- _Extract provided_:
---

When the Bible “Curses” is it God’s Word?

In the “conversation” between Dr. Marcus Barth, son of the world-renowned Karl Barth of Basel and member of the theological faculty of the University of Chicago, and Dr. Fred H. Klooster, professor of systematic theology at Calvin Seminary. held Feb. 8, 1963 at the Plymouth Heights Church in Grand Rapids, Dr. Barth referred to the so-called imprecatory psalms to substantiate his view of Scripture. Briefly, his view of the Bible is that it is the record of the witness of inspired men to God in Christ. But “inspiration”—as he expressly declared in answer to a question, is not a distinct miraculous operation of the Holy Spirit in guiding the authors of Scripture; it is essentially the same as regeneration and sanctification. Just as the Spirit does not guide the saints so as to keep them from all sin in their usual conduct and speaking, so also the Spirit did not guide these human authors of Scripture to write infallibly. Thus the vindictive portions of such Psalms as 35, 69, 109, 137 and others were not produced by the Holy Spirit, but in them the psalmist is giving vent to sinful human emotions. Such passages are therefore illustrations of the fallible, human side of Scripture.

In suggesting a few thoughts on this subject it is not my intention to offer a solution to every theological and ethical question which these psalms raise for the Christian. We are looking at them specifically in the light of the use made of them by Dr. Barth. Biblical data exists which shows that one cannot dismiss their biblical authority and divinely inspired character as glibly as this eloquent advocate of the neo-orthodox view of the Bible tried to do.

I believe that this was a fortunately chosen example of Barth’s view of Scripture, much more so than the alleged “discrepancies” in history or text. Here we have to do with no mere question of “mistakes” in the Bible, but with a conception of what the Bible reveals about God. Is God revealing himself in these imprecatory psalms, or can we write them off as of significance only in that they illustrate that God in his grace saves even such men as pray such obviously wicked prayers? Can we ignore what God tells us in these passages about sin and its punishment just because we feel that it conflicts with an idea of God’s love which we have set up as a starting point for our thinking?

The imprecations in the Psalms, especially Psalm 109, have been a problem to believers all through history. Spurgeon in his well-known work on the Psalms (The Treasury of David) gives examples of the various reactions to this problem. We can summarize the matter with this question, How can we credit David with divine inspiration in expressing such a desire for vengeance upon his enemies when Jesus and Paul teach us to love our enemies, to pray for those who persecute us and bless those who curse us?


In this connection it is worth noting that one of the recurrent complaints of the psalmist is that he has been rewarded with evil for good (see Ps. 35:12–14; 109:5). Before we judge those prayers as mere invocations of wicked vengefulness we may well ask if we can say of our enemies: “They have rewarded me evil for good and hatred for my love.” Often in his dealings with Saul and other enemies David exemplified such magnanimity.

---

- _Excerpted data_:
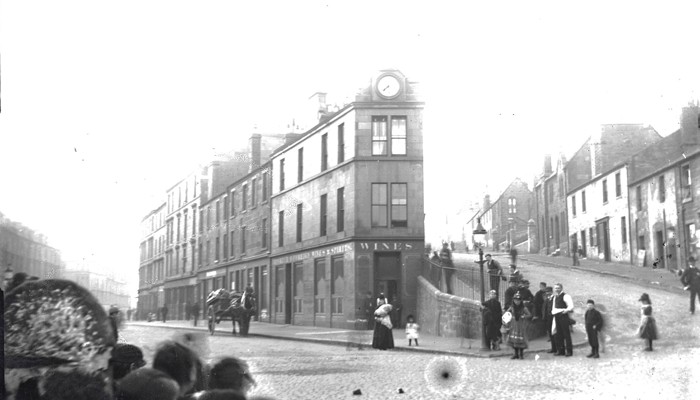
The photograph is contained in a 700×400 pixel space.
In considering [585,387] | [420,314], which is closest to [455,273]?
[420,314]

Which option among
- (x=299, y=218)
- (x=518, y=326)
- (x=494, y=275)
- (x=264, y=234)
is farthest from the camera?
(x=494, y=275)

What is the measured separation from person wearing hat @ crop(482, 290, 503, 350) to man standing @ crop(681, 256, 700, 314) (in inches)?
422

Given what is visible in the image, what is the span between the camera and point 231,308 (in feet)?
23.1

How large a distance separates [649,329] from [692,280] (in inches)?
33.0

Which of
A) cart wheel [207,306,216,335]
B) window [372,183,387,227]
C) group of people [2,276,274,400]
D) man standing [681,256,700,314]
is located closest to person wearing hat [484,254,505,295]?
window [372,183,387,227]

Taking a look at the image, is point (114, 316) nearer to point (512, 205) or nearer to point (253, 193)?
point (253, 193)

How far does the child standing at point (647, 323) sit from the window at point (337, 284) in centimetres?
1749

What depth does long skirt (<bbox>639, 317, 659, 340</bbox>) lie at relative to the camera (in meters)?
4.20

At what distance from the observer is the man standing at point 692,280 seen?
3.62 meters

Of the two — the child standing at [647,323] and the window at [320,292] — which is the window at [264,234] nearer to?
the child standing at [647,323]

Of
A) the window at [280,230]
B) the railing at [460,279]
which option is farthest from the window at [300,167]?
the railing at [460,279]

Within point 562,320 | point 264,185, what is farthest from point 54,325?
point 562,320

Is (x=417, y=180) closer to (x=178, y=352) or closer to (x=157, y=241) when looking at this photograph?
(x=157, y=241)

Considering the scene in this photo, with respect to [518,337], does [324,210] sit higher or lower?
higher
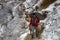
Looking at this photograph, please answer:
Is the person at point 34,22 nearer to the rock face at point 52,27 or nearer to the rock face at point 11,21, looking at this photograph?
the rock face at point 52,27

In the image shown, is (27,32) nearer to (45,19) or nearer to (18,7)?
(45,19)

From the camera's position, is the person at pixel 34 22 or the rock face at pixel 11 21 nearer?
the person at pixel 34 22

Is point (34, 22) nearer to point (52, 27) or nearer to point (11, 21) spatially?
point (52, 27)

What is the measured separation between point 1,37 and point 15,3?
6.63 meters

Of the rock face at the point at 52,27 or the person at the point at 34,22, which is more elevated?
the person at the point at 34,22

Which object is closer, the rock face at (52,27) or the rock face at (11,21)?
the rock face at (52,27)

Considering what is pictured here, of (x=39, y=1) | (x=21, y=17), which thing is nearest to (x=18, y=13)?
(x=21, y=17)

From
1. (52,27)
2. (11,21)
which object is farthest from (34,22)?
(11,21)

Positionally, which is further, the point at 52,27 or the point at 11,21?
the point at 11,21

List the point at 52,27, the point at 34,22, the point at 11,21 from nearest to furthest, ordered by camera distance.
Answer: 1. the point at 34,22
2. the point at 52,27
3. the point at 11,21

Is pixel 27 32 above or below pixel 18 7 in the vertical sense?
below

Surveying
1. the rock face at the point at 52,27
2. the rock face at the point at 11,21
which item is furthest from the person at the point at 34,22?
the rock face at the point at 11,21

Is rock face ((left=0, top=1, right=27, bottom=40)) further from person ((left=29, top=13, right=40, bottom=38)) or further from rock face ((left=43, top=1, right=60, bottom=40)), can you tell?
rock face ((left=43, top=1, right=60, bottom=40))

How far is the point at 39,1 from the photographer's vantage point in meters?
21.7
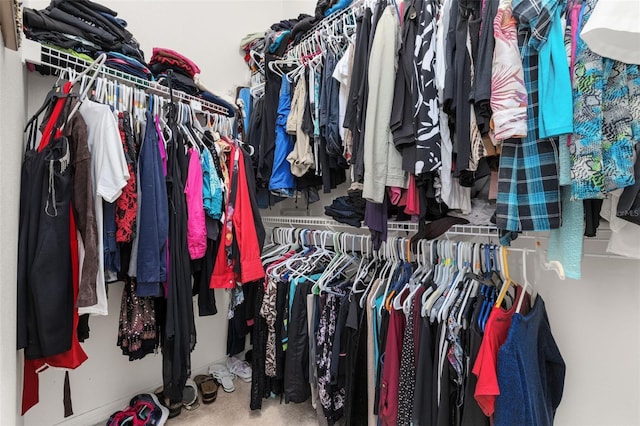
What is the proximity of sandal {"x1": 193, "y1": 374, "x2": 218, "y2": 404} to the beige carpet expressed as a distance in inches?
1.2


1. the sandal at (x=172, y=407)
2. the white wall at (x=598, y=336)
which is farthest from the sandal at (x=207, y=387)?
the white wall at (x=598, y=336)

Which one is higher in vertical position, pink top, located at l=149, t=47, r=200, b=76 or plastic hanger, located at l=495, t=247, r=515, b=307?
pink top, located at l=149, t=47, r=200, b=76

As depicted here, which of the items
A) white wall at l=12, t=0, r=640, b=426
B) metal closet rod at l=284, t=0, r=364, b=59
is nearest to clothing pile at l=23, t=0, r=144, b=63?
white wall at l=12, t=0, r=640, b=426

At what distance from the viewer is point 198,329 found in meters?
1.98

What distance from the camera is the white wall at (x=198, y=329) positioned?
32.7 inches

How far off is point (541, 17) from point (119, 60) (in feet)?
5.58

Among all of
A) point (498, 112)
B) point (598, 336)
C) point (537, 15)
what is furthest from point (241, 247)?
point (598, 336)

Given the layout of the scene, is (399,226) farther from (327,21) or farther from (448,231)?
(327,21)

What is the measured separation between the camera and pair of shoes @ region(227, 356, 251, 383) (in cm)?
193

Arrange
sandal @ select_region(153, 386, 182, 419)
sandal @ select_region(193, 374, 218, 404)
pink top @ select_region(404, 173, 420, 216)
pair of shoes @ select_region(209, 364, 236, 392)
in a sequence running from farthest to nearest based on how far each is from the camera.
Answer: pair of shoes @ select_region(209, 364, 236, 392) → sandal @ select_region(193, 374, 218, 404) → sandal @ select_region(153, 386, 182, 419) → pink top @ select_region(404, 173, 420, 216)

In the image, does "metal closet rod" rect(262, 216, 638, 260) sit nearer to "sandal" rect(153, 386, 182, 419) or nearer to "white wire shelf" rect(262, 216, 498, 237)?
"white wire shelf" rect(262, 216, 498, 237)

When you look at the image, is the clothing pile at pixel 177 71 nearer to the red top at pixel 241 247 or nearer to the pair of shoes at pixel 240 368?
the red top at pixel 241 247

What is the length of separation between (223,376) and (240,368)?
149mm

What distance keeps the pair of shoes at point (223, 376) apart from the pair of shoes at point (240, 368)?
34mm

---

- _Goal_: Rewrite the passage of the essay on the imprecatory psalms starting with "In this connection" and going on through "exemplified such magnanimity.", replacing "magnanimity" with "generosity".

- _Written reply_:
In this connection it is worth noting that one of the recurrent complaints of the psalmist is that he has been rewarded with evil for good (see Ps. 35:12–14; 109:5). Before we judge those prayers as mere invocations of wicked vengefulness we may well ask if we can say of our enemies: “They have rewarded me evil for good and hatred for my love.” Often in his dealings with Saul and other enemies David exemplified such generosity.